Tancredi’s labours had the opposite result. Ever since the dispiriting lunch, he had wanted to get away, to take Sophi
e home, to see how his own garden had fared. And now, with everyone manfully setting things to rights, it seemed impossible to leave. He watched Luisa rise from the plot of zinnias and survey the scene in her highminded, high-handed way. He could not move. In the storm a fig tree had been wrenched away from a low wall that supported it, and he found himself holding it up in his arms while one of the gardeners attempted to truss its dangling branches. Water slid down the enormous leaves above his head and pelted his face and clothes. The man went to fetch a piece of cord, and Tancredi, still embracing the tree, leaned against the wall and looked across the garden at Sophie.

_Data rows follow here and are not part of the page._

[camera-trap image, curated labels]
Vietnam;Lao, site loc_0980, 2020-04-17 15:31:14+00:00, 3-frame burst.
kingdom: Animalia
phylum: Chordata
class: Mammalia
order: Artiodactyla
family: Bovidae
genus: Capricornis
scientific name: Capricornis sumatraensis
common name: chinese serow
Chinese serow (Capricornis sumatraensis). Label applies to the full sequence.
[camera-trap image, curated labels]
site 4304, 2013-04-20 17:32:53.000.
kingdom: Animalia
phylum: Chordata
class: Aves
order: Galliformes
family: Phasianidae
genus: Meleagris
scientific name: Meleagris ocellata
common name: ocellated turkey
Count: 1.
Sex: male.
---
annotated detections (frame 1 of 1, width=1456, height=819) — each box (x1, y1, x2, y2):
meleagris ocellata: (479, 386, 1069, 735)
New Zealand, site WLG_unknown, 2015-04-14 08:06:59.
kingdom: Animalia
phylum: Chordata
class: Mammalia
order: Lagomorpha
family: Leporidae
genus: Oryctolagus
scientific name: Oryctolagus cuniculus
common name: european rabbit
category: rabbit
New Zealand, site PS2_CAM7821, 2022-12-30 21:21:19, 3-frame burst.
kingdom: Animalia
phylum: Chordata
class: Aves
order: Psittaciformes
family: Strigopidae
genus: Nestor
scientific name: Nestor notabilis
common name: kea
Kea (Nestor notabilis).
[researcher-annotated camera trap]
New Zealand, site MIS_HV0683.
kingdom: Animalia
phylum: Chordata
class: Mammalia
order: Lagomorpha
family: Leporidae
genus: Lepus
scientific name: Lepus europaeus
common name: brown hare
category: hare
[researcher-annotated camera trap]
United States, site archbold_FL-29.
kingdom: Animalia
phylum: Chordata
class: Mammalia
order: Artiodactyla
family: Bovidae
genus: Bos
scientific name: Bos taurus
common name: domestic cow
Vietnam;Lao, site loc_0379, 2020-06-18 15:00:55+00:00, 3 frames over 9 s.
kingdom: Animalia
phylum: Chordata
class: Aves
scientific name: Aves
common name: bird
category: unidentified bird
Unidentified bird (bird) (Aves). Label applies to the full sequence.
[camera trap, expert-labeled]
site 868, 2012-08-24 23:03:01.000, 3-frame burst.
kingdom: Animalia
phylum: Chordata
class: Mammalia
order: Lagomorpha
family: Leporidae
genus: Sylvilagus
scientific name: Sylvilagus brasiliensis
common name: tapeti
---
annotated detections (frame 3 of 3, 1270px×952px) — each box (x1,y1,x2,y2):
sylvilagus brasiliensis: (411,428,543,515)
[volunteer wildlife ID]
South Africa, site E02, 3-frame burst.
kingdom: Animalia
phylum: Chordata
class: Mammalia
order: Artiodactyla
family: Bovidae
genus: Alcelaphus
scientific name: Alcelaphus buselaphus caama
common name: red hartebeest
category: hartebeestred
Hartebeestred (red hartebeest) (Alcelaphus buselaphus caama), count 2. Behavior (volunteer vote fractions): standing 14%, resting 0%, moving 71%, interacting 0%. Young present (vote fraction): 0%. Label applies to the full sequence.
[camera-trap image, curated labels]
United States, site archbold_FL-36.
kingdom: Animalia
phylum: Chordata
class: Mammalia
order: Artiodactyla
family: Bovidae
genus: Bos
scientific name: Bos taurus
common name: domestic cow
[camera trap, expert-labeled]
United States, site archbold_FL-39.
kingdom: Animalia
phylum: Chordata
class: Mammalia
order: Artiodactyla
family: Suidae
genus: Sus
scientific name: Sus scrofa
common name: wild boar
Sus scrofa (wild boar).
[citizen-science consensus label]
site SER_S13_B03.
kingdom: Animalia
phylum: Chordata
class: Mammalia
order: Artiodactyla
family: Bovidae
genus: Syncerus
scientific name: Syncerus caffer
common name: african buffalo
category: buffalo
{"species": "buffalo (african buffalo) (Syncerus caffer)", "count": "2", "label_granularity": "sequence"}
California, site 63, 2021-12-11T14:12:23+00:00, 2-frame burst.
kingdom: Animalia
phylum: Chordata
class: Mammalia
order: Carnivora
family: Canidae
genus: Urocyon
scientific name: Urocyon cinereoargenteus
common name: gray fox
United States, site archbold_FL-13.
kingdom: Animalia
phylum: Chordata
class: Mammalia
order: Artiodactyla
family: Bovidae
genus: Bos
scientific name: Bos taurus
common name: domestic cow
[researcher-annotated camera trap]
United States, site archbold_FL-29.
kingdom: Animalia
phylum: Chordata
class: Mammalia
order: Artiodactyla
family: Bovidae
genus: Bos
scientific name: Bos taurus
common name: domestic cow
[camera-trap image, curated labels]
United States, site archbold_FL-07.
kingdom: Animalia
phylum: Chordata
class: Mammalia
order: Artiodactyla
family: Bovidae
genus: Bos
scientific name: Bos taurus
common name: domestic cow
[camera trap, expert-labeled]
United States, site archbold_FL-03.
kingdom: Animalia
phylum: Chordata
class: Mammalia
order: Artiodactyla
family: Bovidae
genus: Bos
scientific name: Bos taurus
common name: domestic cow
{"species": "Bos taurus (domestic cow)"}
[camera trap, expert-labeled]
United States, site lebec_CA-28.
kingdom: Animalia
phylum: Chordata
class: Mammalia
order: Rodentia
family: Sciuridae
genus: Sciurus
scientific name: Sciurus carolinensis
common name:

A boy was collecting the lemons in a hessian bag, and she was going about with him, picking up the fruit and handing it to the boy or dropping it in the bag. She had tied the sleeves of Tancredi’s green pullover around her neck. Her hair was rather wet and hung flatly down against the sides of her head. Her dress was wet too and clung to the backs of her legs as she bent down to pick up the lemons. To Tancredi she looked unbearably mortal, a prey to her present circumstances, to himself, to mysterious events to come. She seemed so intent on her simple task, so fastidious - rubbing the muddied fruit on the grass before it went into the bag. Each time she looked up and handed another lemon to the boy, Tancredi felt a pang for her, as if she were giving away something precious of her own. He could not get over this impression of her vulnerability, though he reasoned with himself as he stood there propping up the dripping tree. He wished she would stop, go and sit on the steps, fix her hair, be more in command of herself; looking as she did at present, she was too great a responsibility for him.
As he watched her she did in fact come to the end of the lemons. She and the boy glanced about, found one or two more under the trees, and put them in the bag. Then she went, without offering to do anything more, and sat down on the highest of the few steps that led up to the house. She did not attend to her hair or her dress. At first she watched the activities in the garden. Then she looked up, as if she had been intending to do so all along, straight into Tancredi’s eyes. He thought she would smile (for he knew that he looked ridiculous, standing there all wet grasping the wretched tree), but she looked for a moment more serious than ever, and when she did smile it was a smile in no way concerned with the tree.